The Department of Justice's records office lead is emphasizing the unit's approach to business processes in its technical endeavor to complete its transition to electronic recordkeeping along with all over federal agencies in 2022.
“In terms of business foundations, I think we fail or misstep when we only look at acquiring tools and putting tools in place. The business foundations support our business readiness to use these tools,” said Jeanette Plante, director of the agency's Office of Records Management Policy, e-Discovery, and FOIA, at an FCW event last week.
The agency is looking to create and retain a specialized workforce with the skillsets needed to support both the mission and business foundations, with Plante noting that the business unit is equally as important as the technology.
“The kinds of technical tools that we need, and for which we require a good integrated, working relationship with the information technology side of the house, are the automated tools that help us manage a program,” Plante said. “We need data maps, we need tracking tools, we need relational databases.”
As such, the agency is looking to integrate technical tools not only supporting content, but also program management.
One way DOJ is doing this is by modernizing its Justice Records Control Schedule, a database that holds all of the agency's records schedules and provides access to streamlined mechanisms for creating inventory. The platform also allows components to build file plans and taxonomies.

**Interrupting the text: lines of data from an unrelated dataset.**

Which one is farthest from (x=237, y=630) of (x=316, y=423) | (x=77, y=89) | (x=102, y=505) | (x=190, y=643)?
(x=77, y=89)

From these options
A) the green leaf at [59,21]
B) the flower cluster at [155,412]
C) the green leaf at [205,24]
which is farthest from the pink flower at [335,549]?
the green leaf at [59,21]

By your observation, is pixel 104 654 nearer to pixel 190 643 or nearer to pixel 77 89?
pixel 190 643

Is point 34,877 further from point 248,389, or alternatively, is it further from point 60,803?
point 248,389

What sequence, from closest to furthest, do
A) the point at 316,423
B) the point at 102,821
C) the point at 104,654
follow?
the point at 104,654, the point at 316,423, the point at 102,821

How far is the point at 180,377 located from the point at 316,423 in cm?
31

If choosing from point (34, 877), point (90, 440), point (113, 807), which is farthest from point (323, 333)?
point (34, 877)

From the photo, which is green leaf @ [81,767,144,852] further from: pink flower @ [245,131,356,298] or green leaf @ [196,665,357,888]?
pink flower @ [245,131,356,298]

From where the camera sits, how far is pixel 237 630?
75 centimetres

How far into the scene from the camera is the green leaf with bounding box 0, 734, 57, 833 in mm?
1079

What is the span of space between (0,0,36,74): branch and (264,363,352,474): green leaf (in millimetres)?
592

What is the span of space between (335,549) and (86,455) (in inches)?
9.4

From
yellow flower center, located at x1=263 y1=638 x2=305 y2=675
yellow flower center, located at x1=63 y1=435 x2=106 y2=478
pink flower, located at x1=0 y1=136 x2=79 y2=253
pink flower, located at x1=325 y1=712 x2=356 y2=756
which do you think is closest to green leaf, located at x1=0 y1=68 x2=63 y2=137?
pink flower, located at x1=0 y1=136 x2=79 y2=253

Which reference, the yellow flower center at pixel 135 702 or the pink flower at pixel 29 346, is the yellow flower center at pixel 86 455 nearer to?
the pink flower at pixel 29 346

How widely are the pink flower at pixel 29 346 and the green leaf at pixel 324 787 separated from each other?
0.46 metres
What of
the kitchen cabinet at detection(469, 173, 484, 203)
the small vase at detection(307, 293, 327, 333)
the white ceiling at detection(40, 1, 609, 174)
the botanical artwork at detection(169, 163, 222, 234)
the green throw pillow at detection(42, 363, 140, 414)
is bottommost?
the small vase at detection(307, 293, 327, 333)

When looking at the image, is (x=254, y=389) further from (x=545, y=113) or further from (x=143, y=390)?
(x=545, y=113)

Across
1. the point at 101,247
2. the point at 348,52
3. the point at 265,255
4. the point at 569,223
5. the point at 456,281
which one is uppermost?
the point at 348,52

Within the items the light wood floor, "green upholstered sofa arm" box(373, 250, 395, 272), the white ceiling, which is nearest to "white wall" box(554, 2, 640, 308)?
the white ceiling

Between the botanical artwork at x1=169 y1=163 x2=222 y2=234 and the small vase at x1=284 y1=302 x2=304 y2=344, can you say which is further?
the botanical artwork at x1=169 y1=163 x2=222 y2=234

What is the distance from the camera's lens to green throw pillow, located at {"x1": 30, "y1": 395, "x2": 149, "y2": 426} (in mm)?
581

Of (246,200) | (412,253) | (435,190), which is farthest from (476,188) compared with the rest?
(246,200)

“We need de-duplication applications and electronic-finding aids,” Plante said. “We need to move to electronic information — but those are business actions. The tools serve the business function, and they’re not actually records management applications.”
DOJ is also looking to implement more tools for e-discovery search, storage and access.
“I have IT staff that are essentially on detail, but actually work for the CIO. We have, through a memorandum of understanding, defined and organized how we manage the discovery piece of this jointly because there are so many factors that require sophisticated IT knowledge and so many that require sophisticated business knowledge,” Plante said.
The agency is building out an ecosystem for records and information management to better manage repositories, processes and stakeholders. It currently has a model of the various layers of connections between people, repositories and communications, and plans to use it to identify where it needs additional policies and standard operating procedures.
“We expect to use this ecosystem model as a business tool to help us define better with whom we should be working, what input we need to be providing to those partners in trying to manage the records and information management,” Plante said, adding that there will be continued collaboration between the IT teams and business units for future new systems or tools.
Plante has also proposed a unified agency information management strategy to identify shared objectives. Such a plan would provide better understand of limitations and value in all records and information management efforts.